[Goal of the exercise]: Can you reproduce verbatim every line from the one containing "What is the separation of" through the one containing "6.62 metres", both ends included?
• • • • •
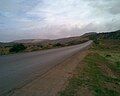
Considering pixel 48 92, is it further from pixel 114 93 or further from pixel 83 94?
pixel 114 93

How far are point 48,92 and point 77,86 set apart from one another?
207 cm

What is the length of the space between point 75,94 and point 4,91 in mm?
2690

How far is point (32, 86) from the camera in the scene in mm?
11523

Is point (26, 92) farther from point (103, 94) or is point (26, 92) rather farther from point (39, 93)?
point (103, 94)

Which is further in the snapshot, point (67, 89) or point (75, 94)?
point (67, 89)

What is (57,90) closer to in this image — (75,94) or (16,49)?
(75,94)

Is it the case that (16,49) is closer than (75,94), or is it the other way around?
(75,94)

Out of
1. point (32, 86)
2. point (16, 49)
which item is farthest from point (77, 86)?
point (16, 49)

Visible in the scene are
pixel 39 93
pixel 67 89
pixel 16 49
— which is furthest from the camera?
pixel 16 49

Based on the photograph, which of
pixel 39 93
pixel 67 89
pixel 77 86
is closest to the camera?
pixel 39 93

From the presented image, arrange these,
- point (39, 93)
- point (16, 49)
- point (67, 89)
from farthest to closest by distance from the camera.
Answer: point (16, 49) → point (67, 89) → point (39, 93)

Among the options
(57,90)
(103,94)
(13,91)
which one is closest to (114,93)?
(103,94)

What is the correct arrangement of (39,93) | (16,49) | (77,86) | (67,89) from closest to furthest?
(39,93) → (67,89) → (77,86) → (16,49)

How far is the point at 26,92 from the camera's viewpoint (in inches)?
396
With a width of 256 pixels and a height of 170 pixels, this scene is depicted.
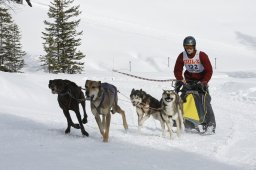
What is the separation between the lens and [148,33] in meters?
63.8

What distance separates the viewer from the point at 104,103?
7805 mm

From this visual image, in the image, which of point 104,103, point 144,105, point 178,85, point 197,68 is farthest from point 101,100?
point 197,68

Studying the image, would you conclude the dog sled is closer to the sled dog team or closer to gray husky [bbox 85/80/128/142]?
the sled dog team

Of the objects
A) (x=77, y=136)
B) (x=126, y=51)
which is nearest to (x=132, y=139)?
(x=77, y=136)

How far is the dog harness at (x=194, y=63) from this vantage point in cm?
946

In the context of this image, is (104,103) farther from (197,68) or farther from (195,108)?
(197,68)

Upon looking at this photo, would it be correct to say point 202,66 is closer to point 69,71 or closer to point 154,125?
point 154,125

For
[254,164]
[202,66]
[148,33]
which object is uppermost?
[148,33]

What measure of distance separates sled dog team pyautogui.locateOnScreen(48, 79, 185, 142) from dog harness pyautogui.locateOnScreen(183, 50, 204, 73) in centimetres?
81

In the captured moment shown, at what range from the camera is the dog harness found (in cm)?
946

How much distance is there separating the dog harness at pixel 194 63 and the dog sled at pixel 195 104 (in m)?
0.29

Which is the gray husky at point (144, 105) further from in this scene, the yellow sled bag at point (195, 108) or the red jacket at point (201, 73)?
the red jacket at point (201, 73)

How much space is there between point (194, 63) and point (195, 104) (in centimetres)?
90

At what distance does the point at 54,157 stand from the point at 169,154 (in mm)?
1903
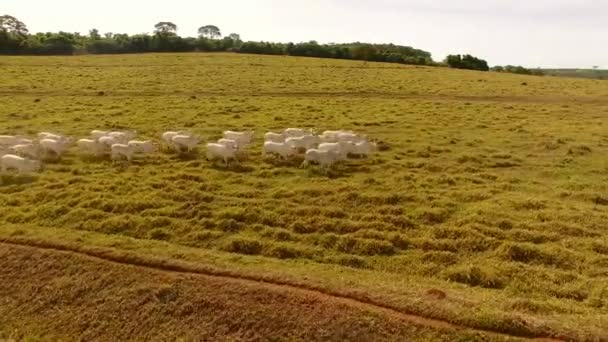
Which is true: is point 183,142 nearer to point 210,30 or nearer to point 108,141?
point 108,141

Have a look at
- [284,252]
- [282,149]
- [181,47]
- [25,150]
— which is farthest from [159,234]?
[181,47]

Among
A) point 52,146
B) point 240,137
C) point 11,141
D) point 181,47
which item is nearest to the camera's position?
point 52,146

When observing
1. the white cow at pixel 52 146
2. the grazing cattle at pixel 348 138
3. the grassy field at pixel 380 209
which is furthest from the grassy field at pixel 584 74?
• • • • •
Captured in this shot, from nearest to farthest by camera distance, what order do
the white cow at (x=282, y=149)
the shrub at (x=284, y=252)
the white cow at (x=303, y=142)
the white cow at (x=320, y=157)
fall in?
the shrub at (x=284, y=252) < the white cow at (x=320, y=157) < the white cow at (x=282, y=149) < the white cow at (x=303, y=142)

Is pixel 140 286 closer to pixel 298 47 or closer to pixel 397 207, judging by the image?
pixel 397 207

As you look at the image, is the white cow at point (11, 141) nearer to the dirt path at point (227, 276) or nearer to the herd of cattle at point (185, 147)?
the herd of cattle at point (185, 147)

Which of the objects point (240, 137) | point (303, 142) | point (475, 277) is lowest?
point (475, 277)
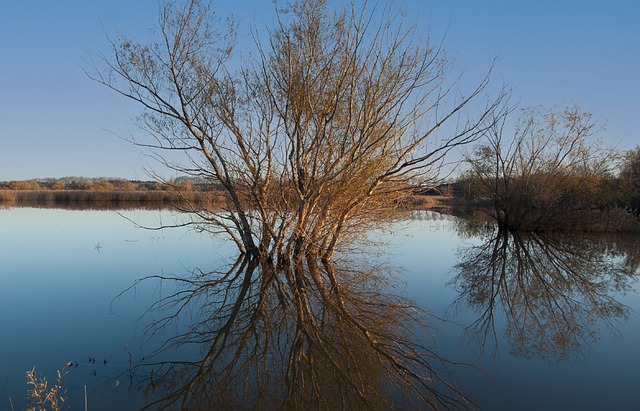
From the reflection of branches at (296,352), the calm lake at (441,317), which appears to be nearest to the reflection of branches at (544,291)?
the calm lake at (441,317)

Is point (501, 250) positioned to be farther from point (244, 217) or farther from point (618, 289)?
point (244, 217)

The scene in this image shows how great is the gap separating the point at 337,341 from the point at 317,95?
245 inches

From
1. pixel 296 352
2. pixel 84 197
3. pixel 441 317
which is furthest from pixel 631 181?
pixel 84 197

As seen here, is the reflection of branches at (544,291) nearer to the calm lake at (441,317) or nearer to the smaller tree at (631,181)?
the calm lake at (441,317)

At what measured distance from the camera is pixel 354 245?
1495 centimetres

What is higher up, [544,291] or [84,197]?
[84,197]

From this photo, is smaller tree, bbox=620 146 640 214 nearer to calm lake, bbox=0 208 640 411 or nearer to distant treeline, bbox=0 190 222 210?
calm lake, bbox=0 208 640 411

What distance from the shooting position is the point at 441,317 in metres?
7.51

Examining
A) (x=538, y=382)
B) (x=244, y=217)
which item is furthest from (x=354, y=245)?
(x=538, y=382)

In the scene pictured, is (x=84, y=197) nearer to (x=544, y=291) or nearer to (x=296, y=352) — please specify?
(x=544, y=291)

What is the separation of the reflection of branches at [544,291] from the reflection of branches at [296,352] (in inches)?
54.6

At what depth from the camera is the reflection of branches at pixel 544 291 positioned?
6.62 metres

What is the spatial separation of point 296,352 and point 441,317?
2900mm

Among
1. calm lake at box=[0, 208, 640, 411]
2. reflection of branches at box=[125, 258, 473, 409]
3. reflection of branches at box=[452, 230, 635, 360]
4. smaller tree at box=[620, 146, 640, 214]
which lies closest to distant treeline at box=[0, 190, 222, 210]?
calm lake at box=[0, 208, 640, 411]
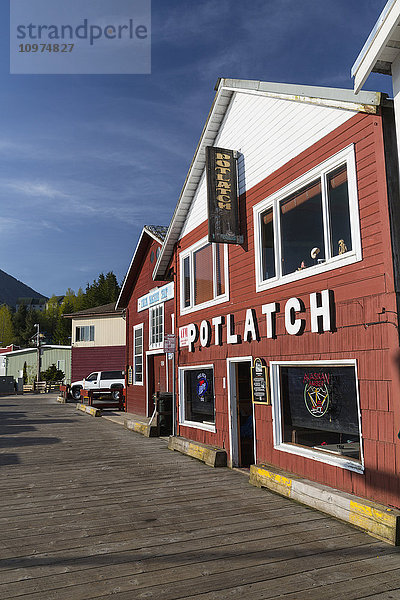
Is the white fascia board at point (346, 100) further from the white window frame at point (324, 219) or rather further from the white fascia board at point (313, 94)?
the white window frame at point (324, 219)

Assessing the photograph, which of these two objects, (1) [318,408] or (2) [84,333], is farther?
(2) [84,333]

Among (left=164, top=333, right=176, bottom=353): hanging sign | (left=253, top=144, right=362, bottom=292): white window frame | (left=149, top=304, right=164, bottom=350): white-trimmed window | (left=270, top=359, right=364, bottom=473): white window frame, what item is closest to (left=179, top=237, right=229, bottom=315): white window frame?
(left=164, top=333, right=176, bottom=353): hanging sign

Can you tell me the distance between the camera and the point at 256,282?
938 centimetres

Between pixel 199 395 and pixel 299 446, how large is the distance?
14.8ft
• • • • •
[Result of the task]:
What is the separation of the reflection of branches at [544,291] from the reflection of branches at [296,352] (in inches)?
54.6

At what depth from the camera is the reflection of branches at pixel 544 291 positioned?
6.62 metres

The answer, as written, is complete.